What to KnowPeruse can mean "to read something in a relaxed way, or skim" and can also mean "to read something carefully or in detail." Peruse is thus a contronym because it has multiple definitions that seem to contradict each other.
A Merriam-Webster user recently pinged us on Twitter to ask us about the entry for peruse:
: to look at or read (something) in an informal or relaxed way
: to examine or read (something) in a very careful way
"Is this real?" he asked. "How did this happen?" It is real: peruse is a contronym, or a word that has two meanings which seem to contradict each other. How peruse got those two meanings is complicated.
Original Use of Peruse
When peruse first entered English in the late 1400s, it didn't refer to reading at all but to going through or examining something (like a to-do list) item by item. This meaning gave rise to another, more general meaning: "to examine or consider with attention and in detail." Peruse in this sense was common: Shakespeare used it in Romeo & Juliet ("Let me peruse this face") and Milton used it in Paradise Lost ("My self I then perus'd, and Limb by Limb Survey'd").
One common object of study was, of course, the book, and by the early 1500s, peruse had come to mean, simply, "to read through or over." When a writer meant to convey something about the carefulness of a perusal, they did so by using a modifier. Washington Irving in Salamagundi writes of a lady "who so attentively peruses her book," implying a careful study; Samuel Johnson in The Idler complains that "advertisements are now so numerous that they are very negligently perused," implying that they are merely skimmed over. Peruse lived with this broad "read" meaning for many centuries.

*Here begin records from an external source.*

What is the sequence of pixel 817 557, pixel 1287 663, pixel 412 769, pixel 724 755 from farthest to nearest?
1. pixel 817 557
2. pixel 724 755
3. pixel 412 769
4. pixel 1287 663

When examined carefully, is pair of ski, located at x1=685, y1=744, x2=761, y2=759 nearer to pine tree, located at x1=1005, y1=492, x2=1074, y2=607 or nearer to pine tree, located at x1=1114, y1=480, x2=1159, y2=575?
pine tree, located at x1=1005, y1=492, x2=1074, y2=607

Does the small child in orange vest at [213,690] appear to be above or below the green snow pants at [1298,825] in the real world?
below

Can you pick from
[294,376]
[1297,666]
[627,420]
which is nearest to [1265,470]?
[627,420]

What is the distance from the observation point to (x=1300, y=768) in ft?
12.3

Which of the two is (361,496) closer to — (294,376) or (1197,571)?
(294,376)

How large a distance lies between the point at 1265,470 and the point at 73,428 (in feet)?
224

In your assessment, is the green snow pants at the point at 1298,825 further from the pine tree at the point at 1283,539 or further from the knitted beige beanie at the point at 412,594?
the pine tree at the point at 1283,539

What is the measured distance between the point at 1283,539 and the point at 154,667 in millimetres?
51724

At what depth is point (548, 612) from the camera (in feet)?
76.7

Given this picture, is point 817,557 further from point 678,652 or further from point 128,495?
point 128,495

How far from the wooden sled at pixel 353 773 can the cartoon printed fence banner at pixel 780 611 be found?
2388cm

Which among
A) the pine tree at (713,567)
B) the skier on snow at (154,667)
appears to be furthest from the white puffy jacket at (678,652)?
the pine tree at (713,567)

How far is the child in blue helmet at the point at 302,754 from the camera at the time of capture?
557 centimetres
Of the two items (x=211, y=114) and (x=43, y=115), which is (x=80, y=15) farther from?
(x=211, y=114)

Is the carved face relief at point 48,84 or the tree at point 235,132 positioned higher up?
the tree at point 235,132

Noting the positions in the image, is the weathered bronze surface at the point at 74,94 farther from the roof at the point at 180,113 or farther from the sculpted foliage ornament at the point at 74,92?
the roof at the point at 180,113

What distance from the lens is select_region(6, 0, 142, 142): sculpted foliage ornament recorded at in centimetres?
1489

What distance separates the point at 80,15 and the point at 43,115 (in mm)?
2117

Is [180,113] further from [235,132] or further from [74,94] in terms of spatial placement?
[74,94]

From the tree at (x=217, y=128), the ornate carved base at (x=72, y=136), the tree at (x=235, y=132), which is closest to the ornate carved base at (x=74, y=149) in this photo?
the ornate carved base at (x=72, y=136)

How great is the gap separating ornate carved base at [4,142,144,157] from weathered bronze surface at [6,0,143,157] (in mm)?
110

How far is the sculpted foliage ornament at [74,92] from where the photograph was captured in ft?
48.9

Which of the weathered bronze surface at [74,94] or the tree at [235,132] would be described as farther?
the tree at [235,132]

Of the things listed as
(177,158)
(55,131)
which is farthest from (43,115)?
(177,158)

Until 1906, that is, when usage commentator Frank Vizetelly, in his A Desk-Book of Errors in English, wrote:
peruse should not be used when the simple read is meant. The former implies to read with care and attention and is almost synonymous with scan, which is to examine with critical care and in detail. A person is more apt to read than to scan or peruse the Bible.

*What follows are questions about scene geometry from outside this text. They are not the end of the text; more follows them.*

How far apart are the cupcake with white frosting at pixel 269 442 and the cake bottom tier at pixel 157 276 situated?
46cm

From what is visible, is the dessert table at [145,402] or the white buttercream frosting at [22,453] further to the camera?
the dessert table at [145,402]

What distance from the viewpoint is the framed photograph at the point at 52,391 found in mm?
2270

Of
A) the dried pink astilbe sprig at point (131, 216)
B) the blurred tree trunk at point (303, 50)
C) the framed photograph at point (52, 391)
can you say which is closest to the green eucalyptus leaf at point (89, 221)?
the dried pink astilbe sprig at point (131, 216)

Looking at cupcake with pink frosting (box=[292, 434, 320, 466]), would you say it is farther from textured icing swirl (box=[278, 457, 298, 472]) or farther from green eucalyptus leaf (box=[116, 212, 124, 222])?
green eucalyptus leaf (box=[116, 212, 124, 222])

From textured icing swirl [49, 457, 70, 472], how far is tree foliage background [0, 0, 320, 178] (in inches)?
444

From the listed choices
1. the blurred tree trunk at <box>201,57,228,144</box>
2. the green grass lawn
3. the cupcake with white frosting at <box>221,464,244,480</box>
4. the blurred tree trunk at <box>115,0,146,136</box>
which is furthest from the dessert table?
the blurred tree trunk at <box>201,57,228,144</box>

Where Vizetelly got this idea is beyond us—it appears he made up the rule out of thin air. Perhaps he was hearkening back to the original "examine" sense of peruse and ignoring centuries of more general use. But Vizetelly's prescription was picked up and repeated by other 20th-century usage commentators.
Two "Opposite" Meanings
The effect this had was to split the broad "read" meaning of peruse into two narrower meanings: one that referred to carefully examining or reading something, and the other that referred to casually looking at or reading something. These two meanings aren't contradictory; rather, they are just two sides of the same coin.
Nowadays, peruse is almost always used in literary contexts. If you decide to use it, make sure that its meaning is clear.